July 25, 2012

Virtual Tour your Church

Forget the yellow-page ad.

With 80 percent of church shoppers turning to the Internet first, spending limited marketing dollars on an outdated tool doesn’t make sense.

Our diocese has been looking at ways for the Internet to help connect seekers to congregations. I’ve talked repeatedly in ECF Vital Practices about the importance of social media and active websites. We started a new program this week that I think may put an updated, fresh twist on the yellow-page experience.

We worked with professional photographers (certified Google trusted) to develop an interactive, 360-degree virtual tour of one of our churches. The photographers built the virtual tour and then integrated it into Google Places.

What does this mean? Well, when you search for St. James Episcopal Church in Cincinnati, you’ll see the website pop up on the left side (as usual). On the right is a Google map (still what you’d expect).

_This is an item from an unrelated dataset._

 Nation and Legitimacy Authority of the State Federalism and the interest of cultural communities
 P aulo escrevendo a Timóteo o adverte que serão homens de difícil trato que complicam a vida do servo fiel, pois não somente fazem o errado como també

But underneath the map is a picture of the church with an invitation to “See inside.” When users click that button, they’re taken to a virtual tour of the church, with navigation guides on the top left corner.

You can zoom in. Look at the ceiling. “Walk” outside and look at the front door or go down the hall to their fellowship space. 

Curious? Check it out here (or google St. James Episcopal Church in Cincinnati) Just like Google Earth, it might take a few seconds to load. Be patient. It's worth it!

You can also view a few "points of interest" photos on the congregation’s Google Plus link. 
If you visit their website at stjamescincy.org, you can view the virtual tour embedded onto the homepage. 

Now, of course, we get to the bottom line: What does this cost? 

For us, with the company we’re using, the virtual tour costs way less than an ad in the Yellow Pages. That’s right. This virtual tour, which helps people get acclimated to the worship space and provides an innovative, integrated invitation of hospitality, even costs less than simply having our name in bold in the print version of the Yellow Pages. (I called today to double check!). Plus, it is a one-time cost, not an annual and recurring fee. 

We all know the actual distance between the street and the red doors is small -- but the psychological distance can be huge. The virtual tours are designed to ease the anxiety for visitors: with this technology, visitors can walk-thru and explore your church, from floor to ceiling, in a high-quality, 360-degree, interactive experience. 

I’m dating myself here, but when I was younger, the phone book companies encouraged people to let their “fingers do the walking.” With an online virtual tour, they really can.